Tasks and exercises →
**1.** According to the film blog passage, where is Revanche playing this week?
**2.** Pick up the film blog passage after its final sentence and keep writing it.
======== Passage provided ========
Oh, and then there's the non-removable German subtitles (unless you watch the German dubbed version also on the disc, that is - there are no subtitles there!). They really weren't that intrusive, and I kinda had fun trying to figure out how accurate they were (my guess is: not very).

At the final reckoning, I'm glad I own the DVD. People who have never seen a complete version of the film and wondered how much better it is will be happy with it; people who have been waiting anxiously for a decent R1 DVD release will be glad to own it. I watched it happily and intently today, and will watch it again someday; there are friends I will show it to. Assuming your players can handle the format of the disc, it's definitely worthwhile - mostly because, for those who admire the urban-rural horror film, it's one of the best films in the genre.
On the other hand, it's not such a good version of the film that I won't feel the need to replace it. This is a good tide-you-over disc for film obsessives, but no reason to stop anxiously hoping someone does something to restore and present this film properly!

By the way, the seller I bought this off on eBay goes by tsimonelli. It arrived promptly and was well-packed; I recommend his services.

Sunday, July 26, 2009

Revanche is quite good

The new Austrian film noir playing this week at the Cinematheque, Revanche, is quite good. It's the sort of film that I suspect one would profit immensely from seeing with no preconceptions or ideas where it is going - call it a crime film, a psychological drama, and in part a meditation on revenge - which, since it's the title of the film, I suppose isn't giving away too much - but let's leave it at that, shall we? It has some of the formal chilliness and - what's a euphemism for "slow?" - pacing of the recent German noir Jerichow, which I wrote about here, but opens into something deeper, more profound, and in an odd, subtle way, vaguely Pagan. (Or is it vaguely Christian? ...but then, Christianity is vaguely Pagan, isn't it - the wounded God rising from the dead and ascending in spring and all that...). Put it this way: if you're a cinephile, go see it. If you're not sure what cinephile means, don't.
======== Dataset rows ========
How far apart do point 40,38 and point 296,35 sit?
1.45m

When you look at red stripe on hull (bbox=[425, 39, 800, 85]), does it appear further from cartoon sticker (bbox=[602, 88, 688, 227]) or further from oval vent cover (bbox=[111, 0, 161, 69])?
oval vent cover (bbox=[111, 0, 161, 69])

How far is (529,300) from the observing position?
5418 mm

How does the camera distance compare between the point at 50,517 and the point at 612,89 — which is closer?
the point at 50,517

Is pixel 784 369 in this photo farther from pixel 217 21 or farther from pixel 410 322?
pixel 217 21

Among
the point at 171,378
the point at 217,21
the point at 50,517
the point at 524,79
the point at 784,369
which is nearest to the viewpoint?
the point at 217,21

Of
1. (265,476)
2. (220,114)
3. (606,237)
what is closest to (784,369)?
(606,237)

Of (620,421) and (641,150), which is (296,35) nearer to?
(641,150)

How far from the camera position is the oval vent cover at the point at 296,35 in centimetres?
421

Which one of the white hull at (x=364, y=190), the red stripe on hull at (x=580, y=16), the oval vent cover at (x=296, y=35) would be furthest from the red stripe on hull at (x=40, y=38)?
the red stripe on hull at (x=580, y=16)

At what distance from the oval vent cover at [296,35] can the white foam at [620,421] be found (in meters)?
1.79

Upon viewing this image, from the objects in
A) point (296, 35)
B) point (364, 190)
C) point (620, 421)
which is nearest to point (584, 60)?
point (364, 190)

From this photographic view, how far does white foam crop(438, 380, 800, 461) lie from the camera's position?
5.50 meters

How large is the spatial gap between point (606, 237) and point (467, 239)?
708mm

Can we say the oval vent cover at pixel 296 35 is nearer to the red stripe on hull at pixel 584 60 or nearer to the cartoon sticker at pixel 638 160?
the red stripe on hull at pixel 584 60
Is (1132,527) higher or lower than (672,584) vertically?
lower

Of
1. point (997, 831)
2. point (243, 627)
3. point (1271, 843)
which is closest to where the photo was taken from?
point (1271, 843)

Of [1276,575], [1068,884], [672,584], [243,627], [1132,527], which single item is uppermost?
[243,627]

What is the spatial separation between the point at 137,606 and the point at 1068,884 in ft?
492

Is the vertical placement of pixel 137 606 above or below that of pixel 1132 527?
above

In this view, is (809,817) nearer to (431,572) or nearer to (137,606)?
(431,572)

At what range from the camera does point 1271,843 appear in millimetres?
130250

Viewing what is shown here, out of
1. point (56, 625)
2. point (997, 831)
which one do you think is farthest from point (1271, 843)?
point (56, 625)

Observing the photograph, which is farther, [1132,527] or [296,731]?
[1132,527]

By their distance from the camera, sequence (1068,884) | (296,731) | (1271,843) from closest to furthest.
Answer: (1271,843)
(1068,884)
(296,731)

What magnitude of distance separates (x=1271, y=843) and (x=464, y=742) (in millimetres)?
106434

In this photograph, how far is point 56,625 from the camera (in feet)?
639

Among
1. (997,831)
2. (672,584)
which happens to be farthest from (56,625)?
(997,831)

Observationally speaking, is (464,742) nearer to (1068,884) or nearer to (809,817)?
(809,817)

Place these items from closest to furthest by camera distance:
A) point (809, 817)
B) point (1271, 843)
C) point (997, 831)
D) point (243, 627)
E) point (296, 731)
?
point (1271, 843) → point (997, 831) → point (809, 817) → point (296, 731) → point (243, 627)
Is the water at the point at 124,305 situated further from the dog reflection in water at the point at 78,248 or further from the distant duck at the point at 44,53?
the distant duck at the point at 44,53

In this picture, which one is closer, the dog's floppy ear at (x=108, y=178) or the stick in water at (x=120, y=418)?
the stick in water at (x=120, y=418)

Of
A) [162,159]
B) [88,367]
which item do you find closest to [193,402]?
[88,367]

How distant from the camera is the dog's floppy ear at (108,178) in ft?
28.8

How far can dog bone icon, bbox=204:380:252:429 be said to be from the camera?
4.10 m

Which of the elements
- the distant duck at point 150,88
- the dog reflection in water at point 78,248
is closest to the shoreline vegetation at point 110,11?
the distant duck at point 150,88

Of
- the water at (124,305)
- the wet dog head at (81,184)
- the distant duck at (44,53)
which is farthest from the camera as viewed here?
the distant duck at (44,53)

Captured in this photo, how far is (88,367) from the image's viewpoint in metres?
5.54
========
Answers below →
**1.** At the Cinematheque.

**2.**
Nice to have films to be excited about on the horizon - Lars Von Trier's Antichrist, Gregg Araki's CrEEEps (or CrEEEEps or however many E's it's spelled with). So looking forward to seeing what's in the film festival this year...

Bev Davies, Brian Goble... and another Subhumans show

Brian Goble acoustic, by Allan MacInnis

The opening party is over, but Bev Davies' new show of photography continues at Chapel Arts - a converted funeral home - until August 16th; gallery hours are Wed - Sat 12-6pm and Sun 1-4pm, or by appointment. The opening was fun indeed - with various figures from the history of Vancouver punk in attendance, including Danny Nowak of The Spores and Hard Core Logo fame (who can shed no light on what the hell he's doing in Bev's photo - he looks like he's about to spew beer all over the audience), Heather Haley (of The Zellots and the .45's), Jim Cummins (I, Braineater), Ron Reyes (Chavo) of Black Flag (the Wikipedia page says he's now a Born Again Christian... what?). There were a few Vancouver transplants, too, like Jon Card, and various media people in attendance - Dave and Tanya of The Skinny, Janelle and Bob of Mongrel Zine (who will soon be publishing that Nardwuar interview that flickered and disappeared here), and Scott Beadle, who is his own media affiliation these days, but used to be the man behind Skitzoid. (Scott and I chatted at some length about how we're both REALLY keen to interview former Subhumans drummer, Koichi "Jim" Imagawa - if he happens to see this, he should get in touch! I might even be able to get a Japanese magazine interested...). Oh, and Bev and Carola were on hand, too, and Subhumans singer Brian Goble...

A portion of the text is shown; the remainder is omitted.